▸ **WHAT YOU ARE ASKED TO DO**: Can you render the lines of the items as a Markdown table with the columns Row and Line? Start with the line containing "What is the distance dividing" and go on through the end of the items, numbering each row and leaving out blank lines.

▸ **THE DATA**:
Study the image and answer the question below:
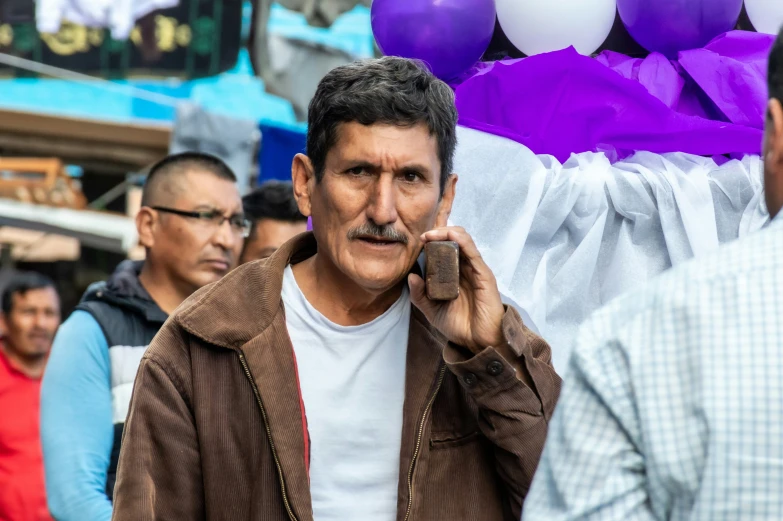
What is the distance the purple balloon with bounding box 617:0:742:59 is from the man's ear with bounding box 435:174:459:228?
0.71m

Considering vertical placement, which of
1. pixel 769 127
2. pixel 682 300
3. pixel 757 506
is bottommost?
pixel 757 506

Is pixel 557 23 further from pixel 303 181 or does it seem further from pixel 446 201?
pixel 303 181

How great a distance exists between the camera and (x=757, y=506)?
1.49 meters

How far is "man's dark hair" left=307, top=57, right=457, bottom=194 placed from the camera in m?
2.44

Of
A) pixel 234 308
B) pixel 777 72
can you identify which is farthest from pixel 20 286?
pixel 777 72

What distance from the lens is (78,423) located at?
3498 mm

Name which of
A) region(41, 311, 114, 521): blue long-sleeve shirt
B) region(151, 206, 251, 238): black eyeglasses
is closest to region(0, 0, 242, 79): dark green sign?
region(151, 206, 251, 238): black eyeglasses

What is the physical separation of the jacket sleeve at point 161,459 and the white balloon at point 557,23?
1.35 meters

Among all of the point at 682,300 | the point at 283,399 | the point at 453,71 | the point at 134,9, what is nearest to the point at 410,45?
the point at 453,71

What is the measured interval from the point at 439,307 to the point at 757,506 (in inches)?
39.6

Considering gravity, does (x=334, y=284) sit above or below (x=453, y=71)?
below

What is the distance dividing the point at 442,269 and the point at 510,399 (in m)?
0.30

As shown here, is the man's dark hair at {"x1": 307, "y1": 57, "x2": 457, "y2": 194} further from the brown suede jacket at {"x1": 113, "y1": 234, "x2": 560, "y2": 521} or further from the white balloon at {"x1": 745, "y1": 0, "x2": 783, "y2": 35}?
the white balloon at {"x1": 745, "y1": 0, "x2": 783, "y2": 35}

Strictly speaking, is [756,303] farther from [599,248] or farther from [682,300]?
[599,248]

▸ **WRITTEN SOLUTION**:
| Row | Line |
|---|---|
| 1 | What is the distance dividing the point at 442,269 and the point at 510,399 (in m)? |
| 2 | 0.30 |
| 3 | As shown here, is the man's dark hair at {"x1": 307, "y1": 57, "x2": 457, "y2": 194} further from the brown suede jacket at {"x1": 113, "y1": 234, "x2": 560, "y2": 521} or further from the white balloon at {"x1": 745, "y1": 0, "x2": 783, "y2": 35}? |
| 4 | the white balloon at {"x1": 745, "y1": 0, "x2": 783, "y2": 35} |
| 5 | Strictly speaking, is [756,303] farther from [599,248] or farther from [682,300]? |
| 6 | [599,248] |